Listing of scene-based questions:
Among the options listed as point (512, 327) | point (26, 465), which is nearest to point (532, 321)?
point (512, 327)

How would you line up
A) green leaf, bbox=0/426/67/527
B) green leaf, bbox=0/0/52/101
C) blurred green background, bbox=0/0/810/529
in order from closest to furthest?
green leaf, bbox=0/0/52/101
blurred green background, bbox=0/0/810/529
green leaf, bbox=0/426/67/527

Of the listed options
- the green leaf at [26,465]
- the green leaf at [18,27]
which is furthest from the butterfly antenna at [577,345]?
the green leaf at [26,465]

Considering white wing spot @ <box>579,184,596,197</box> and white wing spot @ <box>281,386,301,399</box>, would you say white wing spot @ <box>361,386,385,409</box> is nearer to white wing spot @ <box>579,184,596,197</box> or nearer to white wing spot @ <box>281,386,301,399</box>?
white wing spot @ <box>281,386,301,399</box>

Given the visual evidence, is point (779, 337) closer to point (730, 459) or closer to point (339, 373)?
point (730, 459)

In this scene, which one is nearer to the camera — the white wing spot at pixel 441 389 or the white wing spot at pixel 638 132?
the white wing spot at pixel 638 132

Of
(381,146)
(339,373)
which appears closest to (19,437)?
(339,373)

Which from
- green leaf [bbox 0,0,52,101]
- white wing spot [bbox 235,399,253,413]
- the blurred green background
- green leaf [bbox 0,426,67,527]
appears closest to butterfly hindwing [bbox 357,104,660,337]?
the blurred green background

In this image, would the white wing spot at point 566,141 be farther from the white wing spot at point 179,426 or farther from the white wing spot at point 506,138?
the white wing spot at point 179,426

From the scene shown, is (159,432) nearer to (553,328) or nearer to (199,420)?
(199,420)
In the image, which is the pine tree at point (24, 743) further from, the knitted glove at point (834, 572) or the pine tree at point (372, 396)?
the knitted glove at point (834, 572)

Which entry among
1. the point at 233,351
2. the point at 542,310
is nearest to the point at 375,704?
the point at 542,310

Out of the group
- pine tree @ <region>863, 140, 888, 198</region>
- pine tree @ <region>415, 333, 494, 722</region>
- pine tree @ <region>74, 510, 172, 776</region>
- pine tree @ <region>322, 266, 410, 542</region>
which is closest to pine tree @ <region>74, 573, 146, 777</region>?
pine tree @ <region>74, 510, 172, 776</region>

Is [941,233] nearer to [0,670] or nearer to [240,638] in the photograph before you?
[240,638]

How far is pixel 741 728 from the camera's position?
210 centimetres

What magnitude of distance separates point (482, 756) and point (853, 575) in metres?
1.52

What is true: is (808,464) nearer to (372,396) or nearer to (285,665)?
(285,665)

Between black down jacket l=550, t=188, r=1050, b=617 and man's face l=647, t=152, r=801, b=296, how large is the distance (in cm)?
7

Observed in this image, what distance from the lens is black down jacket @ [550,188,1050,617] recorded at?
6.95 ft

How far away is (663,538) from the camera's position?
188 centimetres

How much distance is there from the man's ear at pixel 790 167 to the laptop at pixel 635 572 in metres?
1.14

Written request:
Convert everything from the line containing "What is true: is" down to the end of the listing into a Markdown table with the columns Row and Line. Number each line in order and omit blank lines.

Written solution:
| Row | Line |
|---|---|
| 1 | What is true: is (808,464) nearer to (372,396) or nearer to (285,665)? |
| 2 | (285,665) |
| 3 | Between black down jacket l=550, t=188, r=1050, b=617 and man's face l=647, t=152, r=801, b=296, how large is the distance (in cm)? |
| 4 | 7 |
| 5 | Observed in this image, what distance from the lens is black down jacket @ [550,188,1050,617] recorded at? |
| 6 | 6.95 ft |
| 7 | How far away is (663,538) from the camera's position? |
| 8 | 188 centimetres |
| 9 | How much distance is there from the man's ear at pixel 790 167 to the laptop at pixel 635 572 in metres? |
| 10 | 1.14 |